The algorithmic detection of pulse thunderstorms within a large, mostly non‐severe sample

The accurate differentiation of pulse thunderstorms from benign weakly forced thunderstorms (WFTs) is both a historical and contemporary forecasting challenge. Little research has been directed toward WFTs, and the few existing efforts are characterized by small sample sizes and inflated proportions of pulse thunderstorms. The purpose of this study was to determine whether pulse thunderstorms can be successfully differentiated from non‐severe WFTs within a large, mostly non‐severe sample, a more operationally realistic scenario. Random forests, a decision‐tree‐based machine learning technique, was applied to radar, total lightning and environmental parameters of >84,000 WFTs, of which <1% were pulse thunderstorms. In particular, differential reflectivity ( Z DR ) fields were mined for occurrences of Z DR troughs, suggested by recent work as a reliable indication of impending downbursts. The random forest identified pulse thunderstorms from the 84,000 storm sample with a critical success index (CSI) of 0.29. The CSI improved to 0.50 in a subset of the most active geographical regions and convective environments, outperforming the US National Weather Service (CSI = 0.35) for warnings issued on pulse thunderstorms.
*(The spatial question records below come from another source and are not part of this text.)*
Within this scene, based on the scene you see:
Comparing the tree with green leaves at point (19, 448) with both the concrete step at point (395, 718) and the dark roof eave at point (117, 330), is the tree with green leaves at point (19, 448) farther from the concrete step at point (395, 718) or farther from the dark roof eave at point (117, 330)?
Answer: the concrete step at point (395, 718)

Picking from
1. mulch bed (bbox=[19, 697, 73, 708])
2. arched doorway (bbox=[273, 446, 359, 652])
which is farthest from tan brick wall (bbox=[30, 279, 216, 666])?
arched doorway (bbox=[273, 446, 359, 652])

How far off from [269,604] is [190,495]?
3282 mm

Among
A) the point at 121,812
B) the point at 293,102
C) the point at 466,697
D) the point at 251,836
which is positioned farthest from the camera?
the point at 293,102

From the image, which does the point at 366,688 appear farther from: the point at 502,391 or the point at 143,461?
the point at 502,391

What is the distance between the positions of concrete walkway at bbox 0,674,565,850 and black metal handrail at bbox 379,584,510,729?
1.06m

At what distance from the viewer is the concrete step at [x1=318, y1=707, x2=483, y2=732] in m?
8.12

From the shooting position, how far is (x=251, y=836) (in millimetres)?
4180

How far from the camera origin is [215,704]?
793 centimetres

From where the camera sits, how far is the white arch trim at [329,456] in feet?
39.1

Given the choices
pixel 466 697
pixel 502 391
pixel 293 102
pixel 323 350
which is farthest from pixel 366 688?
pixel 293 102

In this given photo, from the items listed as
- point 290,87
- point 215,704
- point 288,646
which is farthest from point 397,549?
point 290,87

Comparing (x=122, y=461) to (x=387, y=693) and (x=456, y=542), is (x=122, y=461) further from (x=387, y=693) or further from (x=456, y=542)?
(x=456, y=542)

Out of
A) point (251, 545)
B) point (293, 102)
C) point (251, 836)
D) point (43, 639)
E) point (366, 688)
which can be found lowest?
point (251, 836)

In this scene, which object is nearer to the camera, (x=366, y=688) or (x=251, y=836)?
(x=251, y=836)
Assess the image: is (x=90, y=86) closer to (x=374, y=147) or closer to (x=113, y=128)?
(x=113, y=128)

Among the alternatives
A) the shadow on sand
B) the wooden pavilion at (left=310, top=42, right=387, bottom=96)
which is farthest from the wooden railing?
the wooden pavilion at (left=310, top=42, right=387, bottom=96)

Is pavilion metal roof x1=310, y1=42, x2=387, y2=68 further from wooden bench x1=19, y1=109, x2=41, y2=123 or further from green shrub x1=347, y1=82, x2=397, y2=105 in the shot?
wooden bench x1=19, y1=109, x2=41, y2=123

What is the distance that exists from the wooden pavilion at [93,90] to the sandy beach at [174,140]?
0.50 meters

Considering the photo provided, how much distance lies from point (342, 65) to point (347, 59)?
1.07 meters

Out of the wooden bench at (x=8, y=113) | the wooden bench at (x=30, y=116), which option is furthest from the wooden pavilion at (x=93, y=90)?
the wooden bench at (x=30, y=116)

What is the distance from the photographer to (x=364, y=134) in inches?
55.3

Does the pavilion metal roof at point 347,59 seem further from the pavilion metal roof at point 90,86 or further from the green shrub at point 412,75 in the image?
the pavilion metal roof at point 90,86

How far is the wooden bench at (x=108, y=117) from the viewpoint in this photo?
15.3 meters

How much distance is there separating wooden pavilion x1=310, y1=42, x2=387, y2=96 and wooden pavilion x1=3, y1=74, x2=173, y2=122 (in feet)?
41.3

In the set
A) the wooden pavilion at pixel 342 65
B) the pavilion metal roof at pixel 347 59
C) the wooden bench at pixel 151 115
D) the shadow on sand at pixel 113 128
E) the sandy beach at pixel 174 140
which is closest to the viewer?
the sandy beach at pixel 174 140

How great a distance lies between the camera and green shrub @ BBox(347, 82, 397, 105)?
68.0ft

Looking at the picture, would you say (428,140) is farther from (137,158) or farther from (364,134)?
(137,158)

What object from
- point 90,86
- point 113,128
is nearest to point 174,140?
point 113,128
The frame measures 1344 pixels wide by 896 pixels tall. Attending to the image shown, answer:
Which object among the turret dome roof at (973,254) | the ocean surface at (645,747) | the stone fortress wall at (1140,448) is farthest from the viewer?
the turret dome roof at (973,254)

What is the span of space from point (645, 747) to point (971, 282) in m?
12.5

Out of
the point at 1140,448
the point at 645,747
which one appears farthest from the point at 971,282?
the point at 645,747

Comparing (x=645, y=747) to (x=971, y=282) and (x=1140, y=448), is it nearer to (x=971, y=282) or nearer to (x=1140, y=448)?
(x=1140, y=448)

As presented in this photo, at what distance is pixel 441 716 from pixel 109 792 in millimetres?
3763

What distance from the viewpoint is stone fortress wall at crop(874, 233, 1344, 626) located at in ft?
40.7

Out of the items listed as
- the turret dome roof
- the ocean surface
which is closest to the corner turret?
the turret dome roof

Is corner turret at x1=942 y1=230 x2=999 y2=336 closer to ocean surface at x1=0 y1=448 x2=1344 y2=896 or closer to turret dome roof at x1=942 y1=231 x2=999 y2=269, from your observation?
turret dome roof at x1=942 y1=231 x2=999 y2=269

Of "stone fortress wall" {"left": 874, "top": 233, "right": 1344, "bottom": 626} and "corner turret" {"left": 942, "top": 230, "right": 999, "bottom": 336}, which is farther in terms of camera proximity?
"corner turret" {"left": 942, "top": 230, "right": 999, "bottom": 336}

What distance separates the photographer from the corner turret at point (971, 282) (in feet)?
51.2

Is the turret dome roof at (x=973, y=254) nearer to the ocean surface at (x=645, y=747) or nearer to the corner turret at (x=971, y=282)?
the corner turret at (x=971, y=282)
Unfortunately, the presence of Z DR troughs contributed little skill to the random forest. Although forming at higher rates in pulse thunderstorms (61%) than non‐severe WFTs (5.1%), trough‐possessing non‐severe WFTs were roughly 9× more common than pulse thunderstorms with the same feature. Overall, the random forest shows promise as a potential decision aid for identifying pulse thunderstorms. Performance may be further improved if collinearity amongst the radar parameters and probable under‐reporting of severe weather can be overcome.